Saint-Thomas (II-II: 81:8) insiste sur les deux aspects de la sainteté mentionnés ci-dessus, c'est-à-dire., La séparation et de fermeté, mais il arrive à ces significations par le biais des étymologies d'Origène et de Saint-Isidore. La sainteté, dit le Docteur angélique, est le terme utilisé pour tout ce qui est dédié à la Divine service, qu'il s'agisse de personnes ou de choses. Ces doit être pure ou séparé du monde, l'esprit doit être retiré de la contemplation des choses inférieur si elle est à mettre à la Vérité suprême - et ce, aussi, avec fermeté ou la stabilité, car il s'agit d'une question de l'attachement à ce qui est notre but ultime et premier principe, c'est-à-dire., Dieu lui-même - "Je suis certain que ni la mort ni vie, ni anges... ni aucune autre créature ne pourra nous séparer de l'amour de Dieu "(Romains 8:38-39). C'est pourquoi Saint-Thomas définit la sainteté comme cette vertu par laquelle un homme s'applique à l'esprit lui-même et tous ses actes à Dieu, il se classe parmi les vertus morales perfusé, et l'identifie avec la vertu de religion, mais avec cette différence que, alors que la religion est la vertu par laquelle nous offrir à Dieu en raison de services dans les choses qui concernent le service divin, la sainteté est la vertu par laquelle nous faisons tous nos actes au service de Dieu. Ainsi la sainteté ou la sainteté est le fruit de la sanctification, que la Divine acte par lequel Dieu nous justifie librement, et par laquelle Il nous a affirmé pour sa part, résultant de notre sainteté, en acte ainsi qu'à l'habitude, nous prétendons Lui que notre Début et comme la fin à laquelle nous tous les jours unflinchingly tendance. Ainsi, dans l'ordre moral la sainteté est l'affirmation des droits primordiale de Dieu, sa manifestation concrète est de tenir les commandements, d'où saint Paul: «Suivez la paix avec tous les hommes, et la sainteté [sanctimoniam, hagiasmon]: sans lequel l'homme verront Dieu "(Hébreux 12:14). Le mot grec ne devrait noté, il est généralement rendu "sanctification", mais il est à noter que c'est le mot choisi par les traducteurs grecs de l'Ancien Testament pour rendre l'hébreu (comme rendu Ayin-Zayin), ce qui signifie bien ou de force la stabilité, un sens qui, comme nous l'avons vu est contenue dans le mot la sainteté. Ainsi, à garder les commandements de bonne foi implique une très réelle mais cachée séparation de ce monde, car elle exige également une grande force de caractère ou la stabilité au service de Dieu.

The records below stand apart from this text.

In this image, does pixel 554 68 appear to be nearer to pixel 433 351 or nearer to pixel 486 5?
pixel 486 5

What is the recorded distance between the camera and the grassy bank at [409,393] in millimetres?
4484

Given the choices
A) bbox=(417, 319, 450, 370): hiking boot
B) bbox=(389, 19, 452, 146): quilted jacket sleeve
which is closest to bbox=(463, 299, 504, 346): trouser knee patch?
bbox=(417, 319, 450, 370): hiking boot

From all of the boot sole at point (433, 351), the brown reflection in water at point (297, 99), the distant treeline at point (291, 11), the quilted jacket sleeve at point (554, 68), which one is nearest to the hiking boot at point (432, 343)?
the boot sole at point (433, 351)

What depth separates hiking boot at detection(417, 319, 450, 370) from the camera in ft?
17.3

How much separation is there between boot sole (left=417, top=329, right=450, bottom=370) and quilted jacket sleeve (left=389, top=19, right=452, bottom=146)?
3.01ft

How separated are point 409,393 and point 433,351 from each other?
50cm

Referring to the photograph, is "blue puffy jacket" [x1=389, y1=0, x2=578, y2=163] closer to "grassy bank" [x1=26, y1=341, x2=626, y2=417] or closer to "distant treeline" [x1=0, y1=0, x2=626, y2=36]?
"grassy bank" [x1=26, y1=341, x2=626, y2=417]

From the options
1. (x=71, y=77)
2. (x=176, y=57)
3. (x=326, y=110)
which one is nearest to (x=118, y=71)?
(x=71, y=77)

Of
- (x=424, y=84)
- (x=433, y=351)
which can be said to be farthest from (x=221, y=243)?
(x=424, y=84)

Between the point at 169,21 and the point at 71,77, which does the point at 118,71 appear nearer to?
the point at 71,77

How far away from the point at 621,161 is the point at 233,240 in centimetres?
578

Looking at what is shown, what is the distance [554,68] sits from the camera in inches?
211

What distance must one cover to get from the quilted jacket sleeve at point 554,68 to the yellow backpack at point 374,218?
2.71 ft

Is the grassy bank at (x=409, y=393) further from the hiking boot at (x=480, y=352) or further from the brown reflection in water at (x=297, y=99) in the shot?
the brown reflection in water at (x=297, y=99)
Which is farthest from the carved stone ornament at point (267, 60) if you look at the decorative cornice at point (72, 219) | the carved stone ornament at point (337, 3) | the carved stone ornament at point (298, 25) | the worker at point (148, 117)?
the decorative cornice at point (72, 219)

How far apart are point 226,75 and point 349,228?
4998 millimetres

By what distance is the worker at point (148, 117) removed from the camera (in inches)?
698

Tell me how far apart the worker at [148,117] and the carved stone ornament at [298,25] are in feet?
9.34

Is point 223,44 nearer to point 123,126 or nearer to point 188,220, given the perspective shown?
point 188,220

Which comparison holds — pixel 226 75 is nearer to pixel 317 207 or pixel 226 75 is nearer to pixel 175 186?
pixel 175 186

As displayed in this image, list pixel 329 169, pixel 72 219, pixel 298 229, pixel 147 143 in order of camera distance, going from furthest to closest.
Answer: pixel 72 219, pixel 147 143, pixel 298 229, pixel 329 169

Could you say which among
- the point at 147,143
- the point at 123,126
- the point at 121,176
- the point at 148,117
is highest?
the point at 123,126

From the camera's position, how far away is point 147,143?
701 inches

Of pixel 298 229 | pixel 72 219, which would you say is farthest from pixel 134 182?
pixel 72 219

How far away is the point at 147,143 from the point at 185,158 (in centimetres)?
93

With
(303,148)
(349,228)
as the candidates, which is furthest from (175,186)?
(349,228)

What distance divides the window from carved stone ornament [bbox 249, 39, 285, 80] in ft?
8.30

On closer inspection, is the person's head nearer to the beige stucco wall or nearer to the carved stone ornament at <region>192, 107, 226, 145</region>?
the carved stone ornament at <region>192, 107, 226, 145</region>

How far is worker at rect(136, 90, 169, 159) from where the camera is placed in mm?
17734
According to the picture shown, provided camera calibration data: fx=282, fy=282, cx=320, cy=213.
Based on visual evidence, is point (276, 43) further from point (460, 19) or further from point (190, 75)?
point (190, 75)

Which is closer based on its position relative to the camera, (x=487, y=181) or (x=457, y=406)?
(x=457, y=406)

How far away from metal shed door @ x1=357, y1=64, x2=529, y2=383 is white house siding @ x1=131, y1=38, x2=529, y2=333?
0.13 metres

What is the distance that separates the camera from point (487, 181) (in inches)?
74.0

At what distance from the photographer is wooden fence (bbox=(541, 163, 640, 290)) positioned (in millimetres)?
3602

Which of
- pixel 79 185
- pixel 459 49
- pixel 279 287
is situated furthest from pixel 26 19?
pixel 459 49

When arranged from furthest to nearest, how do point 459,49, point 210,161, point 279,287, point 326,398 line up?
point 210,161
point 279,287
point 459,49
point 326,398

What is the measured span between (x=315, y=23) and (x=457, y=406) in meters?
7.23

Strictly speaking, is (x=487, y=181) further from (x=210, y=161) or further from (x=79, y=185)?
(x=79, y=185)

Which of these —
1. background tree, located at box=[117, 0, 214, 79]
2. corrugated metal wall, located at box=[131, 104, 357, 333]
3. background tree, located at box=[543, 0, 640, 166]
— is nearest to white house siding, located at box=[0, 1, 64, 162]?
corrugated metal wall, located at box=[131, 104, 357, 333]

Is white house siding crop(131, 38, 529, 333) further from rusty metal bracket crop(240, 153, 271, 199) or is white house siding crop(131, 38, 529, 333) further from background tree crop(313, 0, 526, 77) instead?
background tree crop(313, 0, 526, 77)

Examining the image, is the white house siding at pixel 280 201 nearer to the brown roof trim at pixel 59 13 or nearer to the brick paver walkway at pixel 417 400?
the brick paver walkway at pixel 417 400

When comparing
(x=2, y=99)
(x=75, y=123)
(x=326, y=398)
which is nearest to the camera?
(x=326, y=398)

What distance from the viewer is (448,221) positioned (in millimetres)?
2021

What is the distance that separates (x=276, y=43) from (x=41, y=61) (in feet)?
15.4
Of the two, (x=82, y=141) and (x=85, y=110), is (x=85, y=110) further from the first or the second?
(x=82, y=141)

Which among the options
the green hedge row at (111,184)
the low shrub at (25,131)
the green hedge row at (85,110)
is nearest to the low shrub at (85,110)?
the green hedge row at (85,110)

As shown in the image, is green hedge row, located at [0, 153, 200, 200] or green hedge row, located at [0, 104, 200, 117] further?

Il est manifeste, cependant, qu'il existe des degrés dans cette séparation du monde et dans cette stabilité dans le service de Dieu. Tous qui servirait vraiment Dieu doit être à la hauteur des principes de la théologie morale, et seulement si les hommes peuvent mettre leurs âmes. Mais d'autres aspirent à quelque chose de plus, ils demandent un plus grand degré de séparation de choses terrestres et une application plus intense aux choses de Dieu. À Saint-Thomas ses propres mots: "Tous les cultes qui Dieu mai être appelé 'religieux', mais ils sont spécialement appelés de manière qui consacrent leur vie entière au culte divin, et se retirer de ce monde eux-mêmes préoccupations, tout comme ceux qui ne sont pas appelé« contemplatifs »Qui se borne à contempler, mais ceux qui consacrent leur vie entière à la contemplation". Le saint ajoute: "Et ces hommes se soumettre à d'autres hommes non pour le bien de l'homme mais pour l'amour de Dieu", des mots qui donnent le discours liminaire de la vie religieuse strictement soi-disant (II-II: 81:7, annonce 5um).

Informations concernant la publication écrite par Hugh T. Pape. Transcription de Robert B. Olson. Offert à Dieu Tout-Puissant pour ses grâces et bénédictions accordées au père. Jeffrey A. Ingham la Catholic Encyclopedia, Volume VII. Publié 1910. New York: Robert Appleton Company. Nihil obstat, Juin 1, 1910. Remy Lafort, STD, Censeur. Imprimatur. + John Farley Cardinal, Archevêque de New York

Bibliographie

Newman, Sermons, vol. I: Sainteté nécessaires pour l'avenir béatitude; Fuller, Le Saint et le profane État; Mallock, Atheistic méthodisme et la beauté de la sainteté, d'essais V en l'athéisme et la valeur de la vie (Londres, 1884); Faber, la croissance dans la sainteté (Londres, 1854).